2023 Fiscal Year Final Research Report

• Project/Area Number: 21K09499
• Research Category: Grant-in-Aid for Scientific Research (C)
• Allocation Type: Multi-year Fund
• Section: 一般
• Review Section: Basic Section 56040:Obstetrics and gynecology-related
• Research Institution: Nagoya City University
• Principal Investigator: Suzumori Nobuhiro 名古屋市立大学, 医薬学総合研究院(医学), 准教授 (70326148)
• Project Period (FY): 2021-04-01 – 2024-03-31
• Keywords: 流産 / 胎生期形態異常 / エクソーム解析 / 胎児染色体 / 胎盤 / トリオ分析

Outline of Final Research Achievements

To elucidate the cause of miscarriage and stillbirth, fetal morphology and chromosomes were analyzed, and trio analysis of the couple and fetus was performed at the time of miscarriage in cases of two or more repeated miscarriage or stillbirth.

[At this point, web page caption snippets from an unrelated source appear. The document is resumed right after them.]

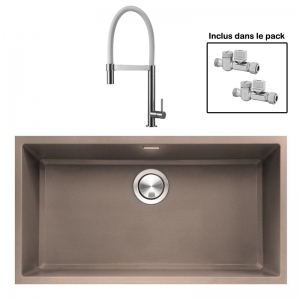 Pack : BRADANIT 73 U MOKA + TANARO BLANC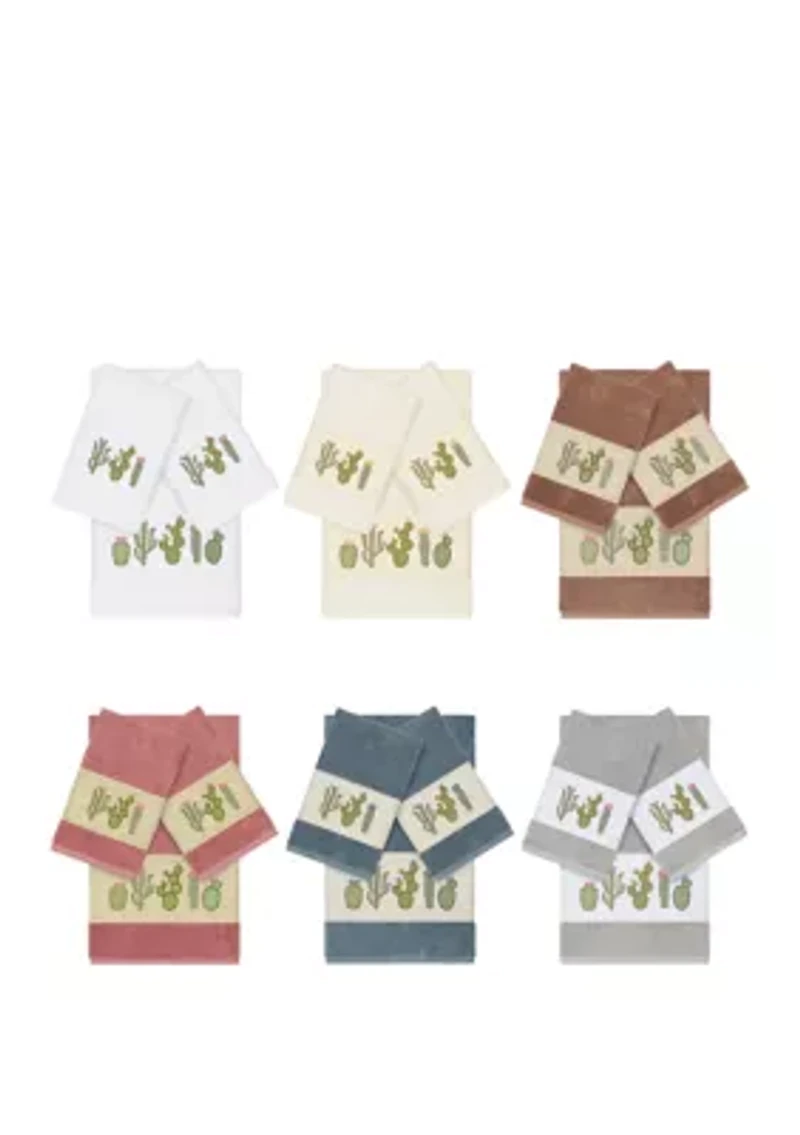 Mila 3 Piece Embellished Towel Set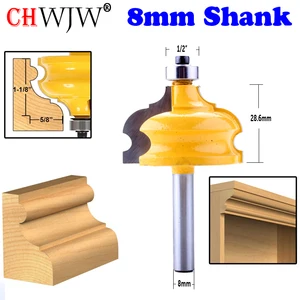 1 шт., хвостовик 8 мм, классическое литье бусин и фреза для деревообработки CHWJW -16127 _ 8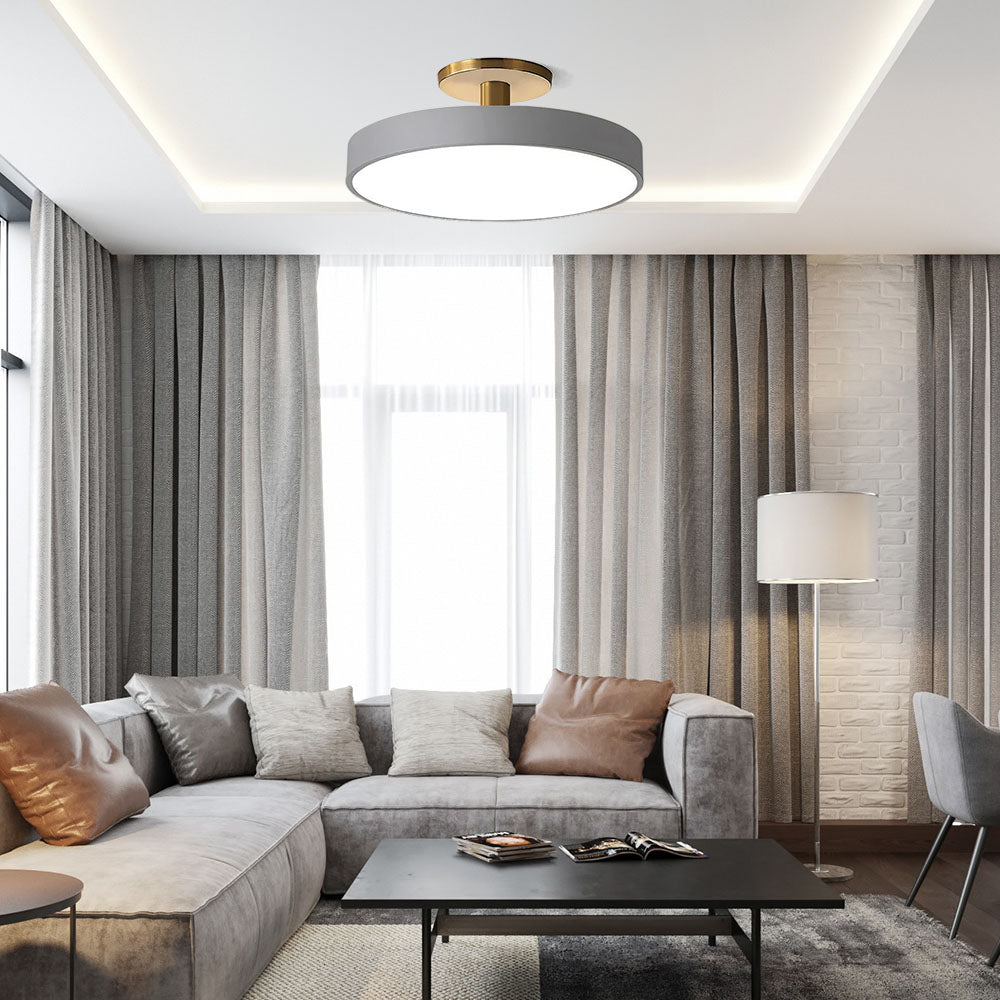 Plafonnier Design Élégance Minimaliste - Simplicité Rond LED 7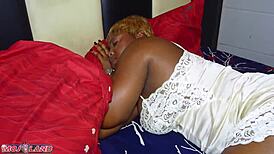 waking wife for quickie with his massive black hammer dick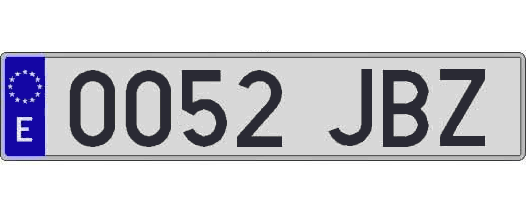 0052JBZ matricula larga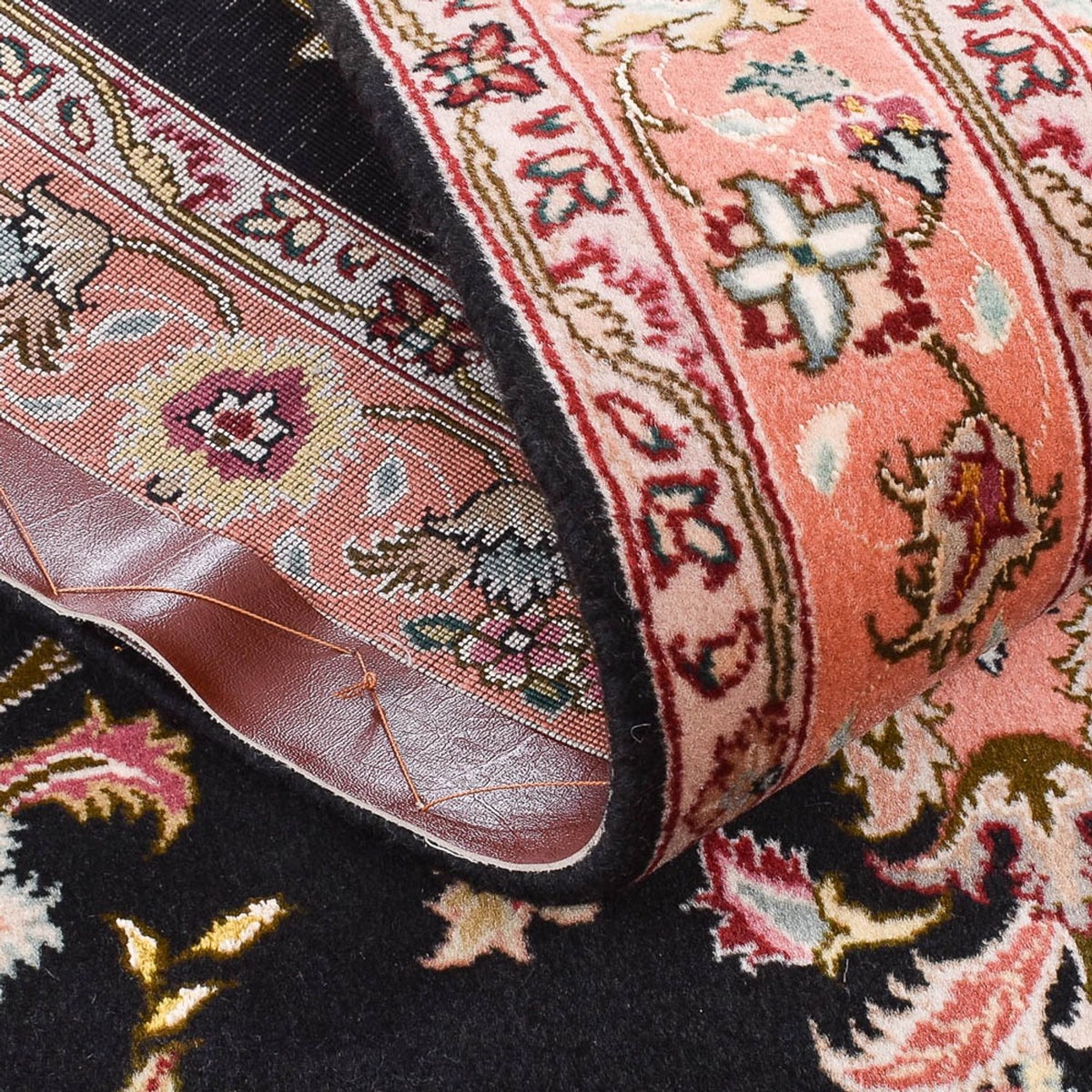 Tapis de couloir Tapis persan - Tabriz - Premium - 210 x 80 cm - bleu foncé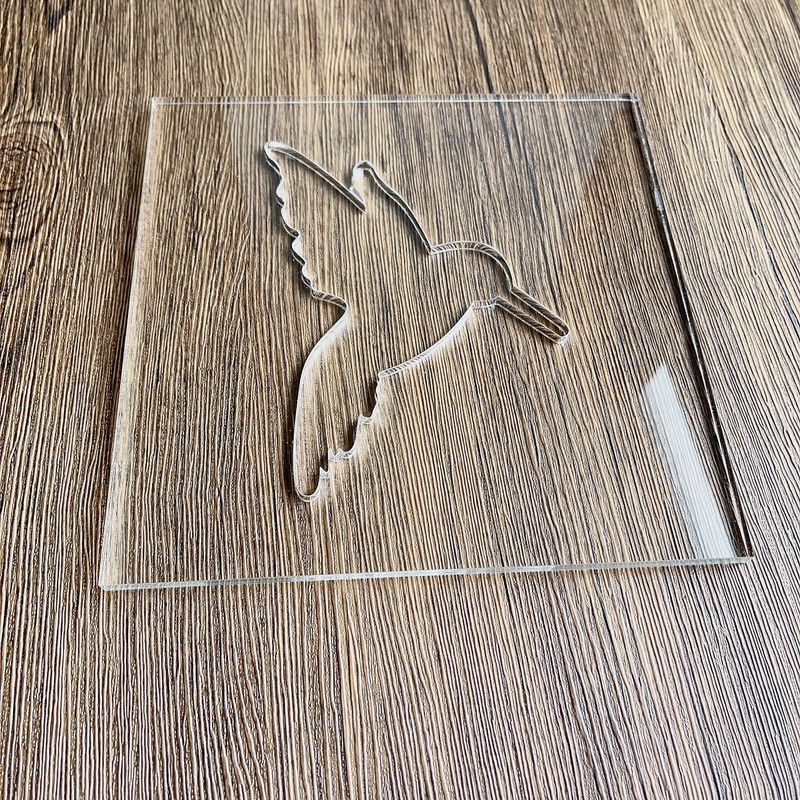 Humming Bird Router Template, Clear Acrylic Template, Router Inlay Template,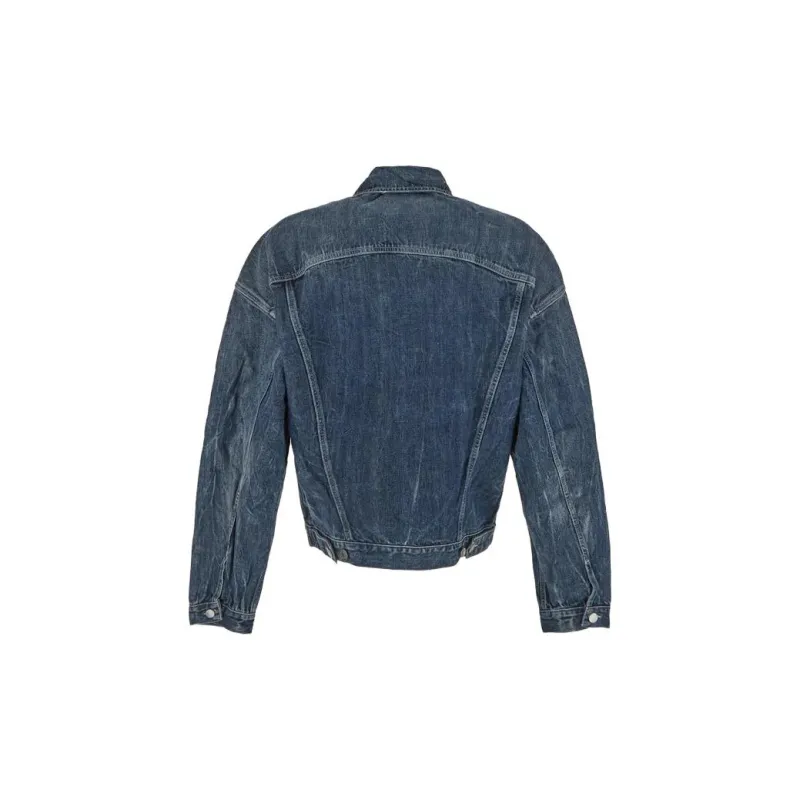 Martine Rose Denim Jackets Men Blue-1
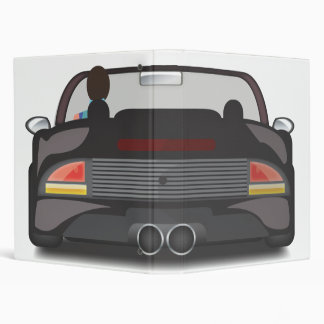 80s Retro Arcade Race Binder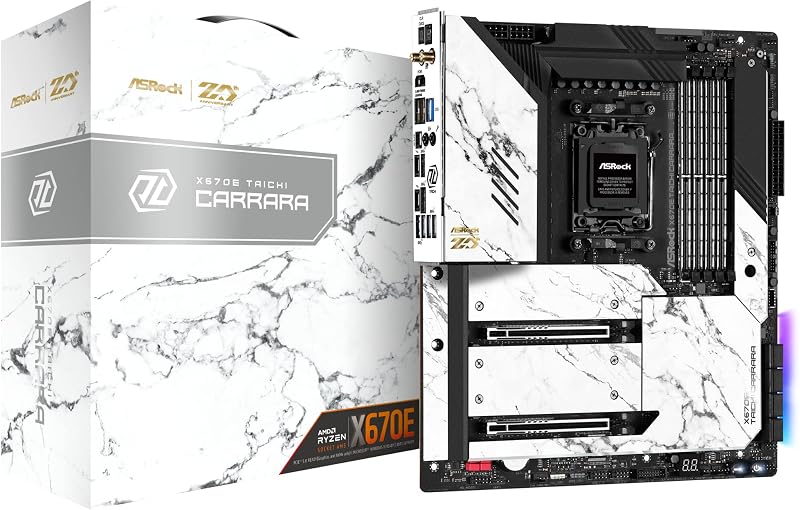 ASRock X670E Taichi Carrara Motherboard AMD X670 AM5 EATX DDR5 PCIe5 USB4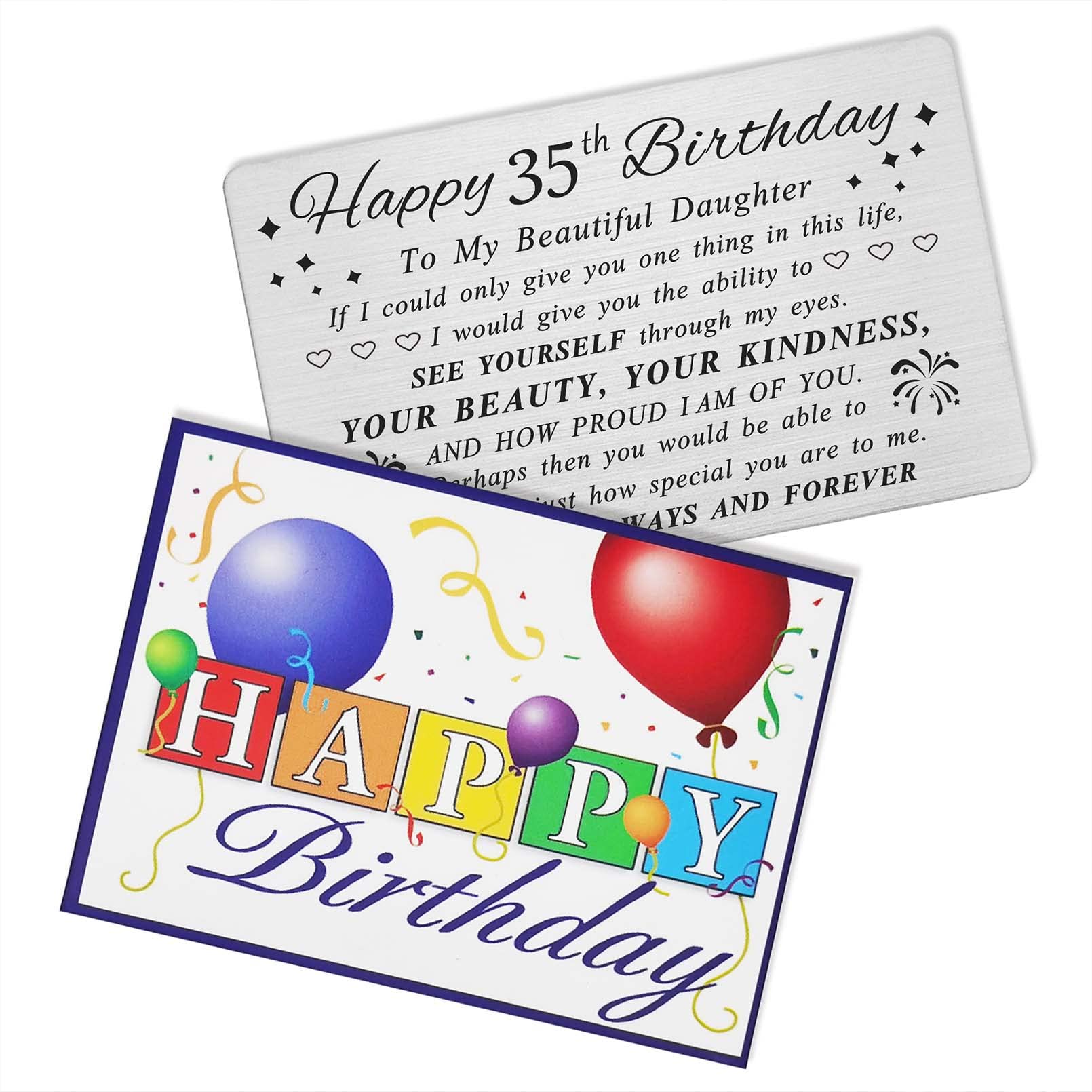 Biglietto Di Auguri 35° Compleanno Per Donne - Divertente, Con Spazio Per Messaggio, Idea Regalo Unica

Genomic DNA was extracted from peripheral blood and/or saliva, whole exome analysis was performed, DNA quantification was confirmed, the libraries were prepared, the exon region capture was performed, and sequencing was performed on NovaSeq6000 for normal karyotype in 16 of the 21 families with unexplained miscarriage cases.
Data were mapped with a whole exome analysis program, analyzed for the homozygous mutations and pathological variants, and searched in databases and PubMed. The elucidation of pathological variants related to miscarriage and stillbirth is difficult at this time, but we are continuing to carry out this study.

Free Research Field

産科婦人科学

Academic Significance and Societal Importance of the Research Achievements

流産・死産の原因検索のため、不育症の16家系、48検体全てを用いて全エクソーム解析によるトリオ分析を行い、ホモ接合体変異や複合ヘテロ接合体変異、病的バリアントの有無を解析したところ、明らかな病的バリアントを絞り込むことができなかったことから、不育症の遺伝学的解析により流産・死産の原因を単一の遺伝子多型の分析により解明することは困難であると思われる。一方、不育症に悩むカップルが多いなかで、その原因は胎児染色体異常、子宮形態異常、抗リン脂質抗体症候群以外にも多岐にわたり、胚・子宮内膜の局所での病理病態について未知の領域が多いと考えられる。